Какое разнообразие являют эти несколько десятков лиц, манер держаться, смотреть и говорить! Все, с чем впоследствии вступят они в мир, уже есть в них: начиная от хмурого молчуна, которого избегает весь класс, загнав его своим отвращением на последнюю парту, и до славного друга, добродушно сносящего объятья и тумаки, братские издевки и шуточки, когда сбрасывают с парты его тетрадку или выворачивают ему карманы, - перед нами бесконечная гамма человеческих характеров. А уж что там творится в этих русых головенках, озаряемых целым миром знаний, наивностью и красочными грезами юных лет, - о, того никому не угадать!

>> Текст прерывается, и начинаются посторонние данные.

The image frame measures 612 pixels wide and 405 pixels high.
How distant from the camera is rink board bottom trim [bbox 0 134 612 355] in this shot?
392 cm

Учитель математики пока еще прохаживается по коридору с учителем литературы, и класс вволю пользуется этими десятью минутами, разделяющими два урока столь же непохожих, как две разные эпохи. Летят на кафедру фуражки, заячья лапа для стирания мела, летят книжки и бумажки, шум становится все громче, все неистовей, - но вот медленно отворилась дверь и на пороге появляется невысокая, щуплая фигурка учителя; быстрыми шагами он направляется к кафедре - фуражка надвинута на уши, под мышкой книги и пачка бумаг, пальто сползло с плеч и одной полой метет пыль на полу; он идет между парт, к которым со всех сторон спешат ученики, - и вот он уже на кафедре, он господствует над классом. Буйство вмиг прекращается, как буря, стихающая от мановения Нептунова трезубца, лишь легкий шумок еще носится над партами; все уселись, учитель сложил в кучку лишние части своего туалета и запас бумаги - урок начался. На самом-то деле никто не боится доброго учителя литературы, который с деланно строгою миной, поджав губы, нахмурив брови и щуря глаза, просматривает свои бумаги и раскладывает книги, однако его доброта действует сильнее, нежели строгость многих его коллег. Вот он поднял на учеников усталые от чтения глаза, и все взгляды устремились к нему.

- Ну-с, господа любезные, кто из вас будет читать сочинение?

Наперебой поднимают руку желающие, размахивая исписанными листками; выбрать нелегко - ну, что ж, первый с краю…

Но отгадайте, какое было предложено задание? Уж такая невинная и приятная тема - просто описание весны. И кажется, кто мог бы его лучше сделать, чем эти мальчуганы, для которых она и летом и зимою цветет в их груди, полной весенних чувств! Однако, когда пришлось весну описывать, ох как трудно было! Они ведь еще времени не имели оглядеться вокруг, разобраться - ни в мире, ни в себе - и, когда учитель задал описание прекраснейшей поры года, вот уж, бедняги, намучились, ломая голову, с чего бы начать, о чем рассказать и чем закончить!

Так трудно было горемычным придумать сюжет, мысли, краски, что пришлось искать образцы, и они переворошили все, где кто-либо что-либо по поводу весны пропел, просипел или пробормотал. Томсон, Клейст, Вергилий и Гесснер, а также отечественные поэты были до нитки обобраны безжалостными юными грабителями - но от ворованной добычи толку было немного.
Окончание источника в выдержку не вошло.